§ **TASK STATEMENT**:
The records that follow should be retyped word for word.

§ **SOURCE DATA**:
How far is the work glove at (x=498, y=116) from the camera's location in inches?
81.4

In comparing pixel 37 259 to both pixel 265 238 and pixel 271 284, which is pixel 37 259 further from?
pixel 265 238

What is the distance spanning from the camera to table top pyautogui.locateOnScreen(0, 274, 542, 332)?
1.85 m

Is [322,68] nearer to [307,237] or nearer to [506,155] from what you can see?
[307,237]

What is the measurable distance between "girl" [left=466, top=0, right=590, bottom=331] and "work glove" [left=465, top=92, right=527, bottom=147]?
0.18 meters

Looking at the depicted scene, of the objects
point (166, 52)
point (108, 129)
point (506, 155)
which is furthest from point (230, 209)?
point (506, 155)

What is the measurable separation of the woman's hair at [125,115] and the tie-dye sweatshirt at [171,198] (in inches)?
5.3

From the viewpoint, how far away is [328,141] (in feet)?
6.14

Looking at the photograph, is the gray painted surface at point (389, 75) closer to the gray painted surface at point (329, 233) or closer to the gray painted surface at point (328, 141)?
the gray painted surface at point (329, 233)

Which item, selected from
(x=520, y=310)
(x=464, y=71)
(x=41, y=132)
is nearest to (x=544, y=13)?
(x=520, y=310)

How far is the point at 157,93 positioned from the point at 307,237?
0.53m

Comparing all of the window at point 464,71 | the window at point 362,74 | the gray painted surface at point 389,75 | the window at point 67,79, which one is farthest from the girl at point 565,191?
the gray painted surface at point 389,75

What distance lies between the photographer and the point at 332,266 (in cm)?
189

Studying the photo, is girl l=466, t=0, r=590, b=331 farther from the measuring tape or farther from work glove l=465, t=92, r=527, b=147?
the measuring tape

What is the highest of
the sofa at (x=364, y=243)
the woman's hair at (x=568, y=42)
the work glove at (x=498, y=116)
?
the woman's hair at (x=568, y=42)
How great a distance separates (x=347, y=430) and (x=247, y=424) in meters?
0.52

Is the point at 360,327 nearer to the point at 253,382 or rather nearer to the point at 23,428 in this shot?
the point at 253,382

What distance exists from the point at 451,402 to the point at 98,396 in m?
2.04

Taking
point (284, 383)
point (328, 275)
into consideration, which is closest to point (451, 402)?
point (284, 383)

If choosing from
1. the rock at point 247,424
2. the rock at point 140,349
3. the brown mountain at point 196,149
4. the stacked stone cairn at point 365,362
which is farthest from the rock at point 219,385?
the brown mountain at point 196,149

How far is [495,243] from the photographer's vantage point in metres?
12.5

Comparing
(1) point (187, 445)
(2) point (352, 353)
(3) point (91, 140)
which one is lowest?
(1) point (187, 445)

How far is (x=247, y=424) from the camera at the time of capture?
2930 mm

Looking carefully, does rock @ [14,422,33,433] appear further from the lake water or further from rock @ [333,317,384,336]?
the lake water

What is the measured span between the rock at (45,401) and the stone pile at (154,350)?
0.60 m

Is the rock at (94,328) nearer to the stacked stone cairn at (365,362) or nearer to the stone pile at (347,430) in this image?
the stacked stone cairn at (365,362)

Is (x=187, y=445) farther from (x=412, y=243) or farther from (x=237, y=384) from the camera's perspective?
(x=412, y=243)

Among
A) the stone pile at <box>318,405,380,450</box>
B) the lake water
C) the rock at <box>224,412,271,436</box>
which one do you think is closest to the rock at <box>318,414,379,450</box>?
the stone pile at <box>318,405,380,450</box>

§ **WRITTEN SOLUTION**:
How far is the work glove at (x=498, y=116) from the camera's location in inches?
81.4

In comparing pixel 37 259 to both pixel 265 238 and pixel 271 284, which is pixel 37 259 further from?
pixel 265 238

What is the distance spanning from the camera to table top pyautogui.locateOnScreen(0, 274, 542, 332)?
1.85 m

Is [322,68] nearer to [307,237] or nearer to [506,155] from what you can see?
[307,237]

What is the measurable distance between "girl" [left=466, top=0, right=590, bottom=331] and "work glove" [left=465, top=92, right=527, bottom=147]?
0.18 meters

Looking at the depicted scene, of the objects
point (166, 52)
point (108, 129)
point (506, 155)
which is furthest from point (230, 209)?
point (506, 155)

What is the measurable separation of the woman's hair at [125,115] and the tie-dye sweatshirt at [171,198] (in inches)?
5.3

From the viewpoint, how far away is [328,141] (in feet)?
6.14

Looking at the photograph, is the gray painted surface at point (389, 75) closer to the gray painted surface at point (329, 233) or closer to the gray painted surface at point (328, 141)?
the gray painted surface at point (329, 233)

Which item, selected from
(x=520, y=310)
(x=464, y=71)
(x=41, y=132)
is nearest to (x=544, y=13)?
(x=520, y=310)

How far is the point at 157,93 positioned from the point at 307,237?
0.53m

Comparing all of the window at point 464,71 | the window at point 362,74 | the gray painted surface at point 389,75 | the window at point 67,79, which one is farthest from the girl at point 565,191?
the gray painted surface at point 389,75

What distance lies between the photographer and the point at 332,266 (in cm)?
189

Studying the photo, is girl l=466, t=0, r=590, b=331 farther from the measuring tape or farther from work glove l=465, t=92, r=527, b=147?
the measuring tape

What is the highest of
the sofa at (x=364, y=243)
the woman's hair at (x=568, y=42)
the work glove at (x=498, y=116)
?
the woman's hair at (x=568, y=42)
How great a distance separates (x=347, y=430) and (x=247, y=424) in meters?
0.52

Is the point at 360,327 nearer to the point at 253,382 or rather nearer to the point at 23,428 in this shot?
the point at 253,382

What distance exists from the point at 451,402 to the point at 98,396 in m?
2.04

Taking
point (284, 383)
point (328, 275)
into consideration, which is closest to point (451, 402)?
point (284, 383)

If choosing from
1. the rock at point 247,424
2. the rock at point 140,349
3. the brown mountain at point 196,149
4. the stacked stone cairn at point 365,362
which is farthest from the rock at point 219,385?
the brown mountain at point 196,149

How far is [495,243] from the photographer's vantage point in metres?
12.5

Comparing
(1) point (187, 445)
(2) point (352, 353)
(3) point (91, 140)
which one is lowest?
(1) point (187, 445)

How far is (x=247, y=424) from the camera at the time of capture?
2930 mm

Looking carefully, does rock @ [14,422,33,433] appear further from the lake water or further from rock @ [333,317,384,336]?
the lake water

What is the measured span between the rock at (45,401) and the stone pile at (154,350)?
0.60 m

Is the rock at (94,328) nearer to the stacked stone cairn at (365,362) or nearer to the stone pile at (347,430) in this image?
the stacked stone cairn at (365,362)

Is (x=187, y=445) farther from (x=412, y=243) or farther from (x=237, y=384) from the camera's perspective?
(x=412, y=243)

Among
A) the stone pile at <box>318,405,380,450</box>
B) the lake water
C) the rock at <box>224,412,271,436</box>
which one do you think is closest to the rock at <box>318,414,379,450</box>?
the stone pile at <box>318,405,380,450</box>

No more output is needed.